FLAC:96kHz/24bit、WAV:96kHz/24bit
JVC、e-onkyo music

『小山豊 meets 島裕介 ~和ジャズ~ vol.2』
小山豊 meets 島裕介

特選

 ジャズはあらゆる種類の音楽とコラボレーションする。それは「邦楽」とも、だ。本アルバムで、津軽三味線とジャズトランペットがまさに「meets」した。津軽三味線小山流の三代目小山豊と、トランペットの島裕介の協演の2作目。vol.1は2016年10月にリリースされ、人気が高く、続編を望む声に応えた。「枯葉」「My Favorite Things」「Caravan」などの泰西名曲、「もみじ」「ドンパン節」「この道」などの日本名曲、そしてオリジナル曲まで幅広く収録。三味線と和太鼓とトランペットの協演というと水と油のような感じだか、新しい形の融合が楽しい。
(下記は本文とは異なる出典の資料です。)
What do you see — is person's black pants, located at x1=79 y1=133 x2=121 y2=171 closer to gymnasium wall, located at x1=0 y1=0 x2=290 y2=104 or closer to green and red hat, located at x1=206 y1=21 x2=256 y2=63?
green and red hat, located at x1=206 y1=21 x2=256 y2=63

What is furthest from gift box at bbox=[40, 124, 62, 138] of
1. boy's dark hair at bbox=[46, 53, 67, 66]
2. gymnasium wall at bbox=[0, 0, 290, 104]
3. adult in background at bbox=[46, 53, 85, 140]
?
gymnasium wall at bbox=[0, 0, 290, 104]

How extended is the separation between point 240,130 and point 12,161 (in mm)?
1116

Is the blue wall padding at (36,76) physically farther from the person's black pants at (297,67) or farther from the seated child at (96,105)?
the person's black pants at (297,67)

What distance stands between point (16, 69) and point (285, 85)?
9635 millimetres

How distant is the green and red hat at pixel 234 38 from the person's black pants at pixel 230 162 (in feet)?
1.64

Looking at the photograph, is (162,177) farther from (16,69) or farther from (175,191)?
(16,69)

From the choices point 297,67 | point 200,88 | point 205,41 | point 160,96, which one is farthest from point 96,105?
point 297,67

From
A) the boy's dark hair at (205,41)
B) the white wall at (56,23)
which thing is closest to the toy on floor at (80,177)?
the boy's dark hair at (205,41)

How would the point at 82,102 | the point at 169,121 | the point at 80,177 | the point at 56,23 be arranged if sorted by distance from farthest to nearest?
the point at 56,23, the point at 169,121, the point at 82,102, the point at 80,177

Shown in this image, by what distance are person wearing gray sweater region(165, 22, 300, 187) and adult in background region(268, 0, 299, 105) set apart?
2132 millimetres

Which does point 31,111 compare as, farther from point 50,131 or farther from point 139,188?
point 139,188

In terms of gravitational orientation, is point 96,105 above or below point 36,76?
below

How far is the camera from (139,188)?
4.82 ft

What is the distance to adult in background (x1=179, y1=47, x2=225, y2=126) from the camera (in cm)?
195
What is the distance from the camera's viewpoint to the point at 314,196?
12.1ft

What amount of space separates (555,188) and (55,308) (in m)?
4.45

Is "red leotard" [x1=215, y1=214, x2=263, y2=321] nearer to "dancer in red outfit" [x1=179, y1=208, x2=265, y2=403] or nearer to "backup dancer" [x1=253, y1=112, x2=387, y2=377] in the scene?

「枯葉」は三味線の前奏から始まり、トランペットが哀愁の旋律を吹く。そのバックにはジャラジャラと三味線が奏でる。三味線のオブリガードをへて、ジャズ的なトランペットソロに至る。この間、違和感がまったくなく、トランペットソロの熱血さに、日本音階の三味線ソロが対抗する部分はとてもスリリングだ。三味線による枯葉のメロディも味わいが濃い。紅葉が風に舞ってひらひらと落ちるイメージだ。